Selected passage
_ _ _

# I Need Help with Keller Dovetail Jig



## Joe A M (May 27, 2009)

Hi Everyone.
I'm new here & hoping someone can help me. I have a older Keller Dovetail Jig model 1500.
I'm a little confused. I basicly figured out how to cut the tails & pins on one end of the boards. However I'm confused on how to reposition the boards to cut the tails & pins other end of the board. Do I turn the boards clockwise ? or flip them end for end? or what???
I'm also not sure if the outside face of the drawer should face the backer board or face out away from the backer board.
lastly do I use the right side of the jig to cut one end of a board & the left side to cut the other end or can I clamp a stop block to the backer board & use this same stop to cut both ends of the boards?
Please help!!
I'm all confused
Thanks Joe


----------



## bobj3 (Jan 17, 2006)

_ _ _

Dataset excerpts:

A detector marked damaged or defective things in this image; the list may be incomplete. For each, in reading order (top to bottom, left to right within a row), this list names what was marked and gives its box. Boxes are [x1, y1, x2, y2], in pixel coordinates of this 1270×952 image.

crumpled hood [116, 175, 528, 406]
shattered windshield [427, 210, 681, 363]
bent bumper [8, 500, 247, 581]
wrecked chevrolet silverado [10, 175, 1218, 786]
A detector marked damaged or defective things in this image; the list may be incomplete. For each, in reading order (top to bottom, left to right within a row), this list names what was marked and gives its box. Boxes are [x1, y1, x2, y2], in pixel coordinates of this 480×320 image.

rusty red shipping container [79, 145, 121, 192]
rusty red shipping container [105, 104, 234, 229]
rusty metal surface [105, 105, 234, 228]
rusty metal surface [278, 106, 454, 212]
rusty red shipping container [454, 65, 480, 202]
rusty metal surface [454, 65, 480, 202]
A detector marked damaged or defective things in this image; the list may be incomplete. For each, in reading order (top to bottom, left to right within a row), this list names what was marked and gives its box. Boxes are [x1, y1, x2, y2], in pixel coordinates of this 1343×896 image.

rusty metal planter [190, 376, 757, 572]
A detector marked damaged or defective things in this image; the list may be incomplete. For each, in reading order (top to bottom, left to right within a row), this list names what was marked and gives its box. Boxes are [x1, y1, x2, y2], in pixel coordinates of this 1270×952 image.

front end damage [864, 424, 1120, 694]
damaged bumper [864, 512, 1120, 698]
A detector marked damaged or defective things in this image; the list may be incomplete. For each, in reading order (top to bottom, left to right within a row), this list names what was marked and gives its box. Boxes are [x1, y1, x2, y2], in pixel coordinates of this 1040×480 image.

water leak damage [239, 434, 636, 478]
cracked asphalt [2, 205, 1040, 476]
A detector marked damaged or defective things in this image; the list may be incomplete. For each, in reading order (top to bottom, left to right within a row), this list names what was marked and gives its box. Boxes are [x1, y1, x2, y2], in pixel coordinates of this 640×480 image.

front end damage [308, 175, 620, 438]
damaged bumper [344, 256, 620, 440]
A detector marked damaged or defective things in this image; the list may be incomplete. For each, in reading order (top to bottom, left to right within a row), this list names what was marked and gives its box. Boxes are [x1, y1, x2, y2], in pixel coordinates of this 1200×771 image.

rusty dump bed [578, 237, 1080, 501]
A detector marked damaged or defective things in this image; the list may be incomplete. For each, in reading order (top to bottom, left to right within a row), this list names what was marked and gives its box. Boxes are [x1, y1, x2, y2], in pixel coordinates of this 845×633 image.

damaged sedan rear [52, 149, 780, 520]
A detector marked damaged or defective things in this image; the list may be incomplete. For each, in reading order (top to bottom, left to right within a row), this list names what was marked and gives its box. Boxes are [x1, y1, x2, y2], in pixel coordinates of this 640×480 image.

_ _ _

Prompt
Can you return the dovetail jig thread word for word, from "I'm new here" up to and including "(Jan 17, 2006)"?

Answer for the task
I'm new here & hoping someone can help me. I have a older Keller Dovetail Jig model 1500.
I'm a little confused. I basicly figured out how to cut the tails & pins on one end of the boards. However I'm confused on how to reposition the boards to cut the tails & pins other end of the board. Do I turn the boards clockwise ? or flip them end for end? or what???
I'm also not sure if the outside face of the drawer should face the backer board or face out away from the backer board.
lastly do I use the right side of the jig to cut one end of a board & the left side to cut the other end or can I clamp a stop block to the backer board & use this same stop to cut both ends of the boards?
Please help!!
I'm all confused
Thanks Joe


----------



## bobj3 (Jan 17, 2006)